異世界へ逝く
とある場所で紛争がおこっており、塹壕の中に男2人と少年1人の部隊がいた。
「おい小僧、お前はこの先使えそうに無いから出てけ」
「まぁそうだな、庇って死んだりしたから笑えんしな」
2人の発言で少年の顔が固まる。
「ね…ねぇ僕は大事な家族だってーー」
「あーそれか、そんな事も言ったな…気の迷いだ、忘れて出てけ」
少年が尋ねようとするが、男の1人が冷めきった顔で追い討ちをかける。
「え…それってーー」
「ほらほら、早く出てけ、ここはお前のいる場所じゃねぇ」
泣いている少年が死体の山を進み、見えなくなる事を確認すると塹壕に戻る。
「良いのか?あんな最後で」
「良いんだ…あの子はここで死ぬべき人間じゃない、それにもし俺達が大々的に処刑されてもざまぁ程度に思ってくれるさ」
「涙ふけよ、隊長」
ハンカチを渡されると隊長が涙をふく。
「おい、わかるか?」
「足音だな、しかもかなり大人数の」
「良いか、これが俺の最後の命令だ、俺達の宝を地獄から逃がせ」
「了解!」
隊長が命令を出すと2人で爆弾を体に巻き付け、塹壕から飛び出し敵部隊へ特攻する。
その頃追い出された少年は泣きながら死体の山を歩いていた。
「家族…いない…寂しいよ…」
1人で呟きながら歩いていると地雷を踏んでしまい、体が吹き飛び死んでしまう。
「あれ…ここは?」
少年は気づくと真っ暗な空間にいた。
[えーと…申し上げにくいんだが…君は死んだ]
何処からともなく聞こえる男の声に死んだことを
告げられると、急に周りが明るくなり遺跡のような場所になる。
[君にスペシャルプレゼンツ、何と今なら転生が出来ちゃいます!]
「えっと…転生って何ですか、僕小さい頃から戦場以外に行った事がないので教えて貰えますか?」
[そ…そうだな~、簡単に言うと人生をやり直せるんだ、君は戦場にしかいないって言ったけど戦場じゃない世界にも行くことが出来る]
「もしかして1人ぼっちじゃなくなる事も出来る?」
[それは君次第だが出来るよ]
「転生したい!」
[よし来た!]
転生について色々と聞き、行きたいと言うと上機嫌な声で返される。しばらく待つと自分の周りが黒いもやで覆われ、足から段々と消えていき、最終的には全身が消える。

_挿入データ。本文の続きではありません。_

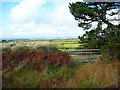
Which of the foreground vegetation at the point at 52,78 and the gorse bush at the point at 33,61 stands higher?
the gorse bush at the point at 33,61

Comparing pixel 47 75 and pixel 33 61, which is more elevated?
pixel 33 61

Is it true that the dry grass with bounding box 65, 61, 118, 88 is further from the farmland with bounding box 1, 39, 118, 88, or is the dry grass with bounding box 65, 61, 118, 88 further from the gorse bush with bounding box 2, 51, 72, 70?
the gorse bush with bounding box 2, 51, 72, 70

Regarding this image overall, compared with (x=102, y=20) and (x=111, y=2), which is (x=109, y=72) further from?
(x=111, y=2)

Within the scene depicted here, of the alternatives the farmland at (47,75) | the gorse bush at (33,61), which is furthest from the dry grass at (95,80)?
the gorse bush at (33,61)

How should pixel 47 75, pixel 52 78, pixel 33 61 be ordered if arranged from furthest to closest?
pixel 33 61
pixel 47 75
pixel 52 78

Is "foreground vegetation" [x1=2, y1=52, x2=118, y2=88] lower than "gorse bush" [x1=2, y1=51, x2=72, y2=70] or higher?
lower

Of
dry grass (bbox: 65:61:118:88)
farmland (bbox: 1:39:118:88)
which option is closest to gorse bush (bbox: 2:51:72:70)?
farmland (bbox: 1:39:118:88)

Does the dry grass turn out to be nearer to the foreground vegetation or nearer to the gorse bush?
the foreground vegetation

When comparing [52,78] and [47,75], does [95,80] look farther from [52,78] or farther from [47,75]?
[47,75]

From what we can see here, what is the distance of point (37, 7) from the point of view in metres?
4.05

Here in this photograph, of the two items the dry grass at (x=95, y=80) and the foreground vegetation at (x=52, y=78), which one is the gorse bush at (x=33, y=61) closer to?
the foreground vegetation at (x=52, y=78)

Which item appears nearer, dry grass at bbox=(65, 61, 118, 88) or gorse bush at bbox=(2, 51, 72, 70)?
dry grass at bbox=(65, 61, 118, 88)

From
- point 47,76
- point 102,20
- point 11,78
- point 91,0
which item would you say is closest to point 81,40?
Answer: point 102,20

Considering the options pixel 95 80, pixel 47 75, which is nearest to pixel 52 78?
pixel 47 75
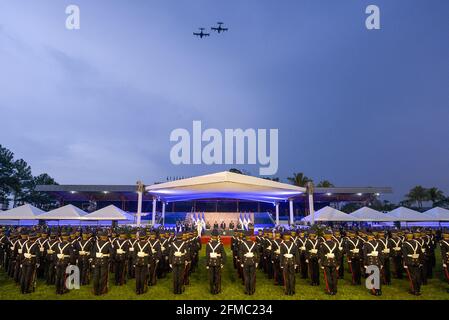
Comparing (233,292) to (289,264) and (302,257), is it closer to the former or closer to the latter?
(289,264)

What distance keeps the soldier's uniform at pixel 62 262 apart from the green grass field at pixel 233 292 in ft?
1.00

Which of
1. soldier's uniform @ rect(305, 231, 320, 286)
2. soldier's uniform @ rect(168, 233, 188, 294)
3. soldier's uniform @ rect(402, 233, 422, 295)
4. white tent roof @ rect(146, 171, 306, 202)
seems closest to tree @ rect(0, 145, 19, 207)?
white tent roof @ rect(146, 171, 306, 202)

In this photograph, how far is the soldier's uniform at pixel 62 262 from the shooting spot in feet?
33.6

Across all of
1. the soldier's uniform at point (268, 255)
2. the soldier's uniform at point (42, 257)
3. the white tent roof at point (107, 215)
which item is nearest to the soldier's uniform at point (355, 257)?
the soldier's uniform at point (268, 255)

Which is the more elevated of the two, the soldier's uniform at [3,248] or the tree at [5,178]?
the tree at [5,178]

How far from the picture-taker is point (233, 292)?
1075cm

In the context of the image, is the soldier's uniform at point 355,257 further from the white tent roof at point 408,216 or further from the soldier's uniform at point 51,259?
the white tent roof at point 408,216

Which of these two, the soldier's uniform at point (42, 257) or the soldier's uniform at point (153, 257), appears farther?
the soldier's uniform at point (42, 257)

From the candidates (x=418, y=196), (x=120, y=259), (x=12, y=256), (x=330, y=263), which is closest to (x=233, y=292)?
(x=330, y=263)

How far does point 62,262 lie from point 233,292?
628 cm

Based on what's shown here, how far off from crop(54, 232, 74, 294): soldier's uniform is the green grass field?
31cm
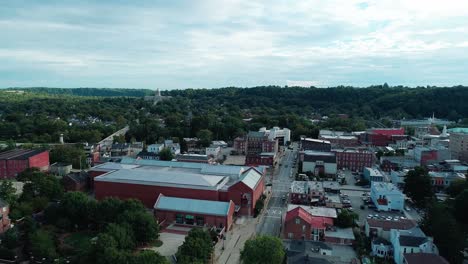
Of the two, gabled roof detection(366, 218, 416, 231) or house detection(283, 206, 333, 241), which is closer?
gabled roof detection(366, 218, 416, 231)

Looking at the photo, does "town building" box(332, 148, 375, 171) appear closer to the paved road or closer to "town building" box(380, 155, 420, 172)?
"town building" box(380, 155, 420, 172)

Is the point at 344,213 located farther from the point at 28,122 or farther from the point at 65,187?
the point at 28,122

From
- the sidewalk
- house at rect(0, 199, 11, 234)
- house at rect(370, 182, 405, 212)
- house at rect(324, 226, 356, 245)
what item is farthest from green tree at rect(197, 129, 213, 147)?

「にしてもお前ら体張ったな、本来ここまでサービスしないぞ」
「ありがとうございます」
先程少年と話した声の主の後ろには隊長とその部下が立っていた。
「子供を転生させたら何でもするって言ったよな」
「あぁ」
「何でも言ってくれ」
部下の言葉を聞き、少し考え込むと口角を上げる。